*** Opening Supplied data ***
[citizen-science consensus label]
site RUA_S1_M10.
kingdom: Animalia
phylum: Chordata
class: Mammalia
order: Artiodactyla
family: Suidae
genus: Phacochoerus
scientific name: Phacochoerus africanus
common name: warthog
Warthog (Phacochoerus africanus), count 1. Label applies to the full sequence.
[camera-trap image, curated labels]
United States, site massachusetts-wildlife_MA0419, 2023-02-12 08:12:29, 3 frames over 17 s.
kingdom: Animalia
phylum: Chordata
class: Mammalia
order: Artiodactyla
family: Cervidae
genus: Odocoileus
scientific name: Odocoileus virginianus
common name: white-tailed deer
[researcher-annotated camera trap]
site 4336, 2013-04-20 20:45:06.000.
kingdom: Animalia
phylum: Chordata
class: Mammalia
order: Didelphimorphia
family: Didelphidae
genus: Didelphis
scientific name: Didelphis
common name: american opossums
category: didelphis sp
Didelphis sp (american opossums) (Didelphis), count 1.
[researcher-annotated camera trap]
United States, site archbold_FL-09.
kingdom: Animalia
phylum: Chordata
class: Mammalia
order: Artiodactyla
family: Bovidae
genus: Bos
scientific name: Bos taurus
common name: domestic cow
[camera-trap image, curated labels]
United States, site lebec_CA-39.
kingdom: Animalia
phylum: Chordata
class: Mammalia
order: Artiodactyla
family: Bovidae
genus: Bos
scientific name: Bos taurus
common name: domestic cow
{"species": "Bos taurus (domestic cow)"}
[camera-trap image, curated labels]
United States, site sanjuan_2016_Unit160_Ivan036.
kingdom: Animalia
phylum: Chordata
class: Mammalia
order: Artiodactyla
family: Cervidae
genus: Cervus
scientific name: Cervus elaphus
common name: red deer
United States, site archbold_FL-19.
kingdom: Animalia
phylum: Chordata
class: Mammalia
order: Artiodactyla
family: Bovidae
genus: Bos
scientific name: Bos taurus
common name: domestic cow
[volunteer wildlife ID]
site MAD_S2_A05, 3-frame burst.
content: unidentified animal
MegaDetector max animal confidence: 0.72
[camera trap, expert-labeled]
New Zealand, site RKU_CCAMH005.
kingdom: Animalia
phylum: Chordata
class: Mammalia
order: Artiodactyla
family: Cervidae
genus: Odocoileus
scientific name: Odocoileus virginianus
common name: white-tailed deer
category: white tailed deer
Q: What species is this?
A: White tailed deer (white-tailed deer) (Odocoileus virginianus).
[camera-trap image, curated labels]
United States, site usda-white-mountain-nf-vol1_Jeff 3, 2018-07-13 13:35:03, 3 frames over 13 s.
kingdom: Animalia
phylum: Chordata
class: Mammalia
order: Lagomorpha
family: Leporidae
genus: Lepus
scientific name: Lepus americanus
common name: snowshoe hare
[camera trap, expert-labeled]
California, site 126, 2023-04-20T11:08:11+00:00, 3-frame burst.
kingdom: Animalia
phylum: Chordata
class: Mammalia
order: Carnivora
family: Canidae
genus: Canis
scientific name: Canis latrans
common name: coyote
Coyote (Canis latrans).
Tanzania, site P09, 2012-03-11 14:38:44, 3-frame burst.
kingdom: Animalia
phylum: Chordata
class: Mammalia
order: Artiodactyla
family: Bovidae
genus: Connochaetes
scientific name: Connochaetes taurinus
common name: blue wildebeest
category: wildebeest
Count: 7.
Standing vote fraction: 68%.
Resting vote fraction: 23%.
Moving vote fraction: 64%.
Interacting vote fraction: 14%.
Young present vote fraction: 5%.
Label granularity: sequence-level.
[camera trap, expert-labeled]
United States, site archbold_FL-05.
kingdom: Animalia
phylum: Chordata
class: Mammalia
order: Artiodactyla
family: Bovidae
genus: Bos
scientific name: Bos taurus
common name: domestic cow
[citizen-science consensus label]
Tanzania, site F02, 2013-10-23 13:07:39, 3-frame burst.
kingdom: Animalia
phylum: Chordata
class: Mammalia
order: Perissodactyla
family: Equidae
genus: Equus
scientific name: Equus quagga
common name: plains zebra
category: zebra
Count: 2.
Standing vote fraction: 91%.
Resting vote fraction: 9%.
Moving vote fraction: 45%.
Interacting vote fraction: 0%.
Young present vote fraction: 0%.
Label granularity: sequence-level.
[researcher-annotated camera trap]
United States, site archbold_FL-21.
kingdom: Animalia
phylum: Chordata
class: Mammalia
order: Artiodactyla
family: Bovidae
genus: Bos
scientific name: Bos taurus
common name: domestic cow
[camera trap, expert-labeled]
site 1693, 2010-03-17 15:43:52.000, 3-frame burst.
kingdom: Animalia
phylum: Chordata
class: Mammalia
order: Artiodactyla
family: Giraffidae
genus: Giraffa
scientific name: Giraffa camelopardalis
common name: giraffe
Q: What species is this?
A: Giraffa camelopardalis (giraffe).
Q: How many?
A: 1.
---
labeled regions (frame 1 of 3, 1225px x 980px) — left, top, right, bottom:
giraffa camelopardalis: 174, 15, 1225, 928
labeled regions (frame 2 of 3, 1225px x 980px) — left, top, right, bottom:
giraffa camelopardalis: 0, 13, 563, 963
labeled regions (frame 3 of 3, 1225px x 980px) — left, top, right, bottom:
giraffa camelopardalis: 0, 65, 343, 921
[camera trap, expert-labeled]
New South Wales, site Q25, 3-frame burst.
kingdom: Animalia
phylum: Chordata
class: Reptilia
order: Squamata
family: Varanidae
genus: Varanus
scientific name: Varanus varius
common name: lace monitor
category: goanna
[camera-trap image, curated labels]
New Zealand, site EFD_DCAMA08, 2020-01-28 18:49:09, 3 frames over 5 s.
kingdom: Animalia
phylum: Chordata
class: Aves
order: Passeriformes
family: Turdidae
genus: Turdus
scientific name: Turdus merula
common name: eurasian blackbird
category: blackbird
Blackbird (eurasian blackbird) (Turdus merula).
*** Closing Supplied data ***
Line by line, reproduce the data above exactly.

[citizen-science consensus label]
site RUA_S1_M10.
kingdom: Animalia
phylum: Chordata
class: Mammalia
order: Artiodactyla
family: Suidae
genus: Phacochoerus
scientific name: Phacochoerus africanus
common name: warthog
Warthog (Phacochoerus africanus), count 1. Label applies to the full sequence.
[camera-trap image, curated labels]
United States, site massachusetts-wildlife_MA0419, 2023-02-12 08:12:29, 3 frames over 17 s.
kingdom: Animalia
phylum: Chordata
class: Mammalia
order: Artiodactyla
family: Cervidae
genus: Odocoileus
scientific name: Odocoileus virginianus
common name: white-tailed deer
[researcher-annotated camera trap]
site 4336, 2013-04-20 20:45:06.000.
kingdom: Animalia
phylum: Chordata
class: Mammalia
order: Didelphimorphia
family: Didelphidae
genus: Didelphis
scientific name: Didelphis
common name: american opossums
category: didelphis sp
Didelphis sp (american opossums) (Didelphis), count 1.
[researcher-annotated camera trap]
United States, site archbold_FL-09.
kingdom: Animalia
phylum: Chordata
class: Mammalia
order: Artiodactyla
family: Bovidae
genus: Bos
scientific name: Bos taurus
common name: domestic cow
[camera-trap image, curated labels]
United States, site lebec_CA-39.
kingdom: Animalia
phylum: Chordata
class: Mammalia
order: Artiodactyla
family: Bovidae
genus: Bos
scientific name: Bos taurus
common name: domestic cow
{"species": "Bos taurus (domestic cow)"}
[camera-trap image, curated labels]
United States, site sanjuan_2016_Unit160_Ivan036.
kingdom: Animalia
phylum: Chordata
class: Mammalia
order: Artiodactyla
family: Cervidae
genus: Cervus
scientific name: Cervus elaphus
common name: red deer
United States, site archbold_FL-19.
kingdom: Animalia
phylum: Chordata
class: Mammalia
order: Artiodactyla
family: Bovidae
genus: Bos
scientific name: Bos taurus
common name: domestic cow
[volunteer wildlife ID]
site MAD_S2_A05, 3-frame burst.
content: unidentified animal
MegaDetector max animal confidence: 0.72
[camera trap, expert-labeled]
New Zealand, site RKU_CCAMH005.
kingdom: Animalia
phylum: Chordata
class: Mammalia
order: Artiodactyla
family: Cervidae
genus: Odocoileus
scientific name: Odocoileus virginianus
common name: white-tailed deer
category: white tailed deer
Q: What species is this?
A: White tailed deer (white-tailed deer) (Odocoileus virginianus).
[camera-trap image, curated labels]
United States, site usda-white-mountain-nf-vol1_Jeff 3, 2018-07-13 13:35:03, 3 frames over 13 s.
kingdom: Animalia
phylum: Chordata
class: Mammalia
order: Lagomorpha
family: Leporidae
genus: Lepus
scientific name: Lepus americanus
common name: snowshoe hare
[camera trap, expert-labeled]
California, site 126, 2023-04-20T11:08:11+00:00, 3-frame burst.
kingdom: Animalia
phylum: Chordata
class: Mammalia
order: Carnivora
family: Canidae
genus: Canis
scientific name: Canis latrans
common name: coyote
Coyote (Canis latrans).
Tanzania, site P09, 2012-03-11 14:38:44, 3-frame burst.
kingdom: Animalia
phylum: Chordata
class: Mammalia
order: Artiodactyla
family: Bovidae
genus: Connochaetes
scientific name: Connochaetes taurinus
common name: blue wildebeest
category: wildebeest
Count: 7.
Standing vote fraction: 68%.
Resting vote fraction: 23%.
Moving vote fraction: 64%.
Interacting vote fraction: 14%.
Young present vote fraction: 5%.
Label granularity: sequence-level.
[camera trap, expert-labeled]
United States, site archbold_FL-05.
kingdom: Animalia
phylum: Chordata
class: Mammalia
order: Artiodactyla
family: Bovidae
genus: Bos
scientific name: Bos taurus
common name: domestic cow
[citizen-science consensus label]
Tanzania, site F02, 2013-10-23 13:07:39, 3-frame burst.
kingdom: Animalia
phylum: Chordata
class: Mammalia
order: Perissodactyla
family: Equidae
genus: Equus
scientific name: Equus quagga
common name: plains zebra
category: zebra
Count: 2.
Standing vote fraction: 91%.
Resting vote fraction: 9%.
Moving vote fraction: 45%.
Interacting vote fraction: 0%.
Young present vote fraction: 0%.
Label granularity: sequence-level.
[researcher-annotated camera trap]
United States, site archbold_FL-21.
kingdom: Animalia
phylum: Chordata
class: Mammalia
order: Artiodactyla
family: Bovidae
genus: Bos
scientific name: Bos taurus
common name: domestic cow
[camera trap, expert-labeled]
site 1693, 2010-03-17 15:43:52.000, 3-frame burst.
kingdom: Animalia
phylum: Chordata
class: Mammalia
order: Artiodactyla
family: Giraffidae
genus: Giraffa
scientific name: Giraffa camelopardalis
common name: giraffe
Q: What species is this?
A: Giraffa camelopardalis (giraffe).
Q: How many?
A: 1.
---
labeled regions (frame 1 of 3, 1225px x 980px) — left, top, right, bottom:
giraffa camelopardalis: 174, 15, 1225, 928
labeled regions (frame 2 of 3, 1225px x 980px) — left, top, right, bottom:
giraffa camelopardalis: 0, 13, 563, 963
labeled regions (frame 3 of 3, 1225px x 980px) — left, top, right, bottom:
giraffa camelopardalis: 0, 65, 343, 921
[camera trap, expert-labeled]
New South Wales, site Q25, 3-frame burst.
kingdom: Animalia
phylum: Chordata
class: Reptilia
order: Squamata
family: Varanidae
genus: Varanus
scientific name: Varanus varius
common name: lace monitor
category: goanna
[camera-trap image, curated labels]
New Zealand, site EFD_DCAMA08, 2020-01-28 18:49:09, 3 frames over 5 s.
kingdom: Animalia
phylum: Chordata
class: Aves
order: Passeriformes
family: Turdidae
genus: Turdus
scientific name: Turdus merula
common name: eurasian blackbird
category: blackbird
Blackbird (eurasian blackbird) (Turdus merula).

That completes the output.